看他焦急的模样,知非已明白一切,那还有什么好说的!
“放开我!”她使尽全力甩开他的手,像要把他盯出洞一般地直面他,声音冷若冰霜,“以后你走你的阳关道,我过我的独木桥,不要再出现在我面前!”
她说完转身朝门外飞跑出去,什么狗仔不狗仔,全都抛出九霄云外,她只想尽快离开这个地方。
歌尧反应迅速,下一秒就追了出去,在玄关处抓住她,“你听我解释……”
“不要碰我!”知非再次狠命甩开他的胳膊,怒喝。
“知非,你别冲动,先听我……”
歌尧“说”字还没来及说出口,知非已夺门而出。
天色全黑,零零散散的路灯埋在绿化丛中,驱不散这漫天的黑暗。路上没有行人,也没有车辆经过,知非穿着薄毛衣被寒风一吹,思绪稍稍冷静,才惊觉自己刚才的行为有多么鲁莽,毛毛躁躁冲出来,竟连羽绒服和手提包都没顾上拿……
身无分文,没有钥匙、没有手机,她该如何回家?
她自嘲轻笑出声,看来正是被气糊涂了,才干出此等傻事。
秘密这种东西,摊开给人看是信任。放着被人窥探,是逾越雷池。不愿叙说的过往,原本以为保护得很好,却不曾想避而不谈的过去早已赤裸裸地展露在人前。她对此一无所知,像马戏团的猴子一样被人耍得团团转,多么好笑!这种底线被践踏的感觉,足以冲淡所有的不忍心,让一个人刻薄起来。
“把衣服穿上。

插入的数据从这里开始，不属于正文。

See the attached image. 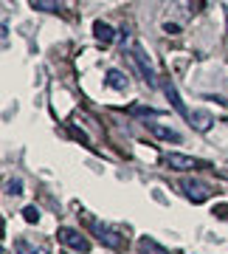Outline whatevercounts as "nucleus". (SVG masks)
<instances>
[{
    "label": "nucleus",
    "mask_w": 228,
    "mask_h": 254,
    "mask_svg": "<svg viewBox=\"0 0 228 254\" xmlns=\"http://www.w3.org/2000/svg\"><path fill=\"white\" fill-rule=\"evenodd\" d=\"M23 218H26L28 223H37V220H40V212H37V206H26V209H23Z\"/></svg>",
    "instance_id": "obj_15"
},
{
    "label": "nucleus",
    "mask_w": 228,
    "mask_h": 254,
    "mask_svg": "<svg viewBox=\"0 0 228 254\" xmlns=\"http://www.w3.org/2000/svg\"><path fill=\"white\" fill-rule=\"evenodd\" d=\"M104 82H107V88H113V91H127V76L121 71H107V76H104Z\"/></svg>",
    "instance_id": "obj_11"
},
{
    "label": "nucleus",
    "mask_w": 228,
    "mask_h": 254,
    "mask_svg": "<svg viewBox=\"0 0 228 254\" xmlns=\"http://www.w3.org/2000/svg\"><path fill=\"white\" fill-rule=\"evenodd\" d=\"M56 237H59V243L68 246V249H73V252H79V254H88V252H91V240H88L82 232H76V229L62 226L59 232H56Z\"/></svg>",
    "instance_id": "obj_2"
},
{
    "label": "nucleus",
    "mask_w": 228,
    "mask_h": 254,
    "mask_svg": "<svg viewBox=\"0 0 228 254\" xmlns=\"http://www.w3.org/2000/svg\"><path fill=\"white\" fill-rule=\"evenodd\" d=\"M181 190H183V195L192 200V203H203V200H209L211 192H214L206 181H197V178H186V181H181Z\"/></svg>",
    "instance_id": "obj_5"
},
{
    "label": "nucleus",
    "mask_w": 228,
    "mask_h": 254,
    "mask_svg": "<svg viewBox=\"0 0 228 254\" xmlns=\"http://www.w3.org/2000/svg\"><path fill=\"white\" fill-rule=\"evenodd\" d=\"M166 167L178 170V173H189V170H206L211 164L200 161V158H192V155H183V153H169L166 155Z\"/></svg>",
    "instance_id": "obj_3"
},
{
    "label": "nucleus",
    "mask_w": 228,
    "mask_h": 254,
    "mask_svg": "<svg viewBox=\"0 0 228 254\" xmlns=\"http://www.w3.org/2000/svg\"><path fill=\"white\" fill-rule=\"evenodd\" d=\"M88 223H91V229L96 232V237H99L101 246H107V249H113V252H119L121 246H124V240H121V235L116 232V229L104 226V223H99V220L88 218Z\"/></svg>",
    "instance_id": "obj_4"
},
{
    "label": "nucleus",
    "mask_w": 228,
    "mask_h": 254,
    "mask_svg": "<svg viewBox=\"0 0 228 254\" xmlns=\"http://www.w3.org/2000/svg\"><path fill=\"white\" fill-rule=\"evenodd\" d=\"M130 57H133V63H136V68L141 71L144 82L149 85V88H155V85H158V79H155V68H152V63L146 60L144 48L138 46V43H133V48H130Z\"/></svg>",
    "instance_id": "obj_1"
},
{
    "label": "nucleus",
    "mask_w": 228,
    "mask_h": 254,
    "mask_svg": "<svg viewBox=\"0 0 228 254\" xmlns=\"http://www.w3.org/2000/svg\"><path fill=\"white\" fill-rule=\"evenodd\" d=\"M31 6L40 11H59V0H31Z\"/></svg>",
    "instance_id": "obj_12"
},
{
    "label": "nucleus",
    "mask_w": 228,
    "mask_h": 254,
    "mask_svg": "<svg viewBox=\"0 0 228 254\" xmlns=\"http://www.w3.org/2000/svg\"><path fill=\"white\" fill-rule=\"evenodd\" d=\"M133 113L136 116H158V110H152V108H133Z\"/></svg>",
    "instance_id": "obj_17"
},
{
    "label": "nucleus",
    "mask_w": 228,
    "mask_h": 254,
    "mask_svg": "<svg viewBox=\"0 0 228 254\" xmlns=\"http://www.w3.org/2000/svg\"><path fill=\"white\" fill-rule=\"evenodd\" d=\"M189 125H192L197 133H209L211 125H214V119H211L209 110H194V113H189Z\"/></svg>",
    "instance_id": "obj_8"
},
{
    "label": "nucleus",
    "mask_w": 228,
    "mask_h": 254,
    "mask_svg": "<svg viewBox=\"0 0 228 254\" xmlns=\"http://www.w3.org/2000/svg\"><path fill=\"white\" fill-rule=\"evenodd\" d=\"M226 17H228V11H226Z\"/></svg>",
    "instance_id": "obj_21"
},
{
    "label": "nucleus",
    "mask_w": 228,
    "mask_h": 254,
    "mask_svg": "<svg viewBox=\"0 0 228 254\" xmlns=\"http://www.w3.org/2000/svg\"><path fill=\"white\" fill-rule=\"evenodd\" d=\"M138 254H169V252H166L158 240L144 235V237H138Z\"/></svg>",
    "instance_id": "obj_10"
},
{
    "label": "nucleus",
    "mask_w": 228,
    "mask_h": 254,
    "mask_svg": "<svg viewBox=\"0 0 228 254\" xmlns=\"http://www.w3.org/2000/svg\"><path fill=\"white\" fill-rule=\"evenodd\" d=\"M17 254H46V249H37V246H31L28 240H17Z\"/></svg>",
    "instance_id": "obj_13"
},
{
    "label": "nucleus",
    "mask_w": 228,
    "mask_h": 254,
    "mask_svg": "<svg viewBox=\"0 0 228 254\" xmlns=\"http://www.w3.org/2000/svg\"><path fill=\"white\" fill-rule=\"evenodd\" d=\"M146 130H149L155 138H161V141H175V144L183 141V136L178 133V130H172V127H166V125H158V122H146Z\"/></svg>",
    "instance_id": "obj_6"
},
{
    "label": "nucleus",
    "mask_w": 228,
    "mask_h": 254,
    "mask_svg": "<svg viewBox=\"0 0 228 254\" xmlns=\"http://www.w3.org/2000/svg\"><path fill=\"white\" fill-rule=\"evenodd\" d=\"M223 122H226V125H228V116H226V119H223Z\"/></svg>",
    "instance_id": "obj_20"
},
{
    "label": "nucleus",
    "mask_w": 228,
    "mask_h": 254,
    "mask_svg": "<svg viewBox=\"0 0 228 254\" xmlns=\"http://www.w3.org/2000/svg\"><path fill=\"white\" fill-rule=\"evenodd\" d=\"M164 31L169 37H175V34H181V26H178V23H164Z\"/></svg>",
    "instance_id": "obj_18"
},
{
    "label": "nucleus",
    "mask_w": 228,
    "mask_h": 254,
    "mask_svg": "<svg viewBox=\"0 0 228 254\" xmlns=\"http://www.w3.org/2000/svg\"><path fill=\"white\" fill-rule=\"evenodd\" d=\"M214 218L228 220V203H220V206H214Z\"/></svg>",
    "instance_id": "obj_16"
},
{
    "label": "nucleus",
    "mask_w": 228,
    "mask_h": 254,
    "mask_svg": "<svg viewBox=\"0 0 228 254\" xmlns=\"http://www.w3.org/2000/svg\"><path fill=\"white\" fill-rule=\"evenodd\" d=\"M93 34H96V40H99V43H104V46H110V43L116 40L113 26H107L104 20H96V23H93Z\"/></svg>",
    "instance_id": "obj_9"
},
{
    "label": "nucleus",
    "mask_w": 228,
    "mask_h": 254,
    "mask_svg": "<svg viewBox=\"0 0 228 254\" xmlns=\"http://www.w3.org/2000/svg\"><path fill=\"white\" fill-rule=\"evenodd\" d=\"M161 88H164V93H166V99H169V105L175 108V113H181V116L189 119V110H186V105H183V99H181V93H178V88L172 85V79H164V82H161Z\"/></svg>",
    "instance_id": "obj_7"
},
{
    "label": "nucleus",
    "mask_w": 228,
    "mask_h": 254,
    "mask_svg": "<svg viewBox=\"0 0 228 254\" xmlns=\"http://www.w3.org/2000/svg\"><path fill=\"white\" fill-rule=\"evenodd\" d=\"M23 192V181L20 178H9L6 181V195H20Z\"/></svg>",
    "instance_id": "obj_14"
},
{
    "label": "nucleus",
    "mask_w": 228,
    "mask_h": 254,
    "mask_svg": "<svg viewBox=\"0 0 228 254\" xmlns=\"http://www.w3.org/2000/svg\"><path fill=\"white\" fill-rule=\"evenodd\" d=\"M220 175H223V178H228V167H223V170H220Z\"/></svg>",
    "instance_id": "obj_19"
}]
</instances>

”男人的体力到底比女人更强一些,歌尧没花多少时间便追上了她,拉着不放。
知非一把拽过羽绒服和包,强行挣脱他的束缚,眼神疏远淡漠,一字一顿地警告他:“不要再跟着我!”
“你冷静一点行不行,我找人调查你是因为……”
“还有说的必要吗?”知非打断他,“我不会再相信你,这段时间发生的事就当什么也没发生过,请你不要再缠着我,谢谢。”
歌尧没见过这样疾言厉色的知非,一时愣住。好似转眼之间远去的那个人在身旁竖起了一道坚冰筑起的城墙,寒气逼人,不许他靠近半步。他望着她决绝的背影,不知是否该追上去。
“如果放她走,你们也许就完了。那你的病该怎么办?”
心底的声音叫嚣着,溺水的人好不容易找到一块救命的浮木,虽然大浪凶猛,但无论如何他也不会松开手。
他用百米赛跑的速度追上知非,这次他没敢再拉她,而是亦步亦趋地跟在身侧,“我调查你没有恶意,只是想更快的了解你,你也知道,我的工作性质特殊,我不可能随随便便就决定找个人交往。”
“而且,我也正是因为知道你的过去,才会那么快喜欢你。”
“对不起,是我欠考虑,没有顾及你的感受,我跟你道歉,你别这样……”
知非蓦地停下脚步,抬头怒视他,冷笑出声:“我哪样?小题大做,是吗?”
歌尧立即出言反驳:“没有,我只是……”
“你是什么跟我无关!”知非气急了,话怎么难听怎么说,“歌尧,你也是有头有脸的人物,希望你要点脸面,别再纠缠我这种不识时务、小题大做的穷酸。算我求你,行吗?不要再跟着我,也不要再出现在我面前!否则,别怪我把你父母的事捅给媒体。”
打蛇打七寸,父母的事是歌尧不容触碰的伤痛。他没想到知非会拿这事威胁他,惊讶失望之余,更深的悲伤萦绕上心头。
他默默停下脚步,任由知非从他身旁离开。